Give every line from the entries that contains "Paca".

▶ DATA FOR ANALYSIS:
>>
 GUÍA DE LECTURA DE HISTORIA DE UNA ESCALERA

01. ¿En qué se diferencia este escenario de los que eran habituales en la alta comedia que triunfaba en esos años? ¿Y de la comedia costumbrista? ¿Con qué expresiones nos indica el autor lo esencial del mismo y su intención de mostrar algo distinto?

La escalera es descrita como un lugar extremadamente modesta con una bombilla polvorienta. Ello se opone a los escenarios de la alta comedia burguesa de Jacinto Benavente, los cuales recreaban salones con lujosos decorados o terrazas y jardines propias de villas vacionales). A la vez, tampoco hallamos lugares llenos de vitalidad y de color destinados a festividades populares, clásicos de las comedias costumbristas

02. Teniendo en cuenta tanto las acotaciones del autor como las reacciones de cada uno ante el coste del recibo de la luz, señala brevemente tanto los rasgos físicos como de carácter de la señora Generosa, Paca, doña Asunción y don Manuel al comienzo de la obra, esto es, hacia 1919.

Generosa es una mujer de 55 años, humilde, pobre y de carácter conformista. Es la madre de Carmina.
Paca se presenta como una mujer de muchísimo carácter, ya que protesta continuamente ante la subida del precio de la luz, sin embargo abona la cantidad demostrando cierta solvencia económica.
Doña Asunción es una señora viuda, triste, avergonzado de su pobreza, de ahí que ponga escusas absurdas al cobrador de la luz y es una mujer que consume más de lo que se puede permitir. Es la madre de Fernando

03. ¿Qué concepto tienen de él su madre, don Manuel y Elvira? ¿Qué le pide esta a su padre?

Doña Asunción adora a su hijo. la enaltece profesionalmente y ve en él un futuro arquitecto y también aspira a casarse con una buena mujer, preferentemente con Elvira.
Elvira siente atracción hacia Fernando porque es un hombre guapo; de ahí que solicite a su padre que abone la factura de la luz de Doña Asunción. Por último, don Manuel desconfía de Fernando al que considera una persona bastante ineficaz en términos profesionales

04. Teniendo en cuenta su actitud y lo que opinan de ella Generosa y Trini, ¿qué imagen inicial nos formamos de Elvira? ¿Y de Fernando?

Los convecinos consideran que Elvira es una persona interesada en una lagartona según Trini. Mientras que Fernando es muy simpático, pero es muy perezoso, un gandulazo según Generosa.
<<
▶ SOLUTION FOR THIS EXERCISE:
02. Teniendo en cuenta tanto las acotaciones del autor como las reacciones de cada uno ante el coste del recibo de la luz, señala brevemente tanto los rasgos físicos como de carácter de la señora Generosa, Paca, doña Asunción y don Manuel al comienzo de la obra, esto es, hacia 1919.
Paca se presenta como una mujer de muchísimo carácter, ya que protesta continuamente ante la subida del precio de la luz, sin embargo abona la cantidad demostrando cierta solvencia económica.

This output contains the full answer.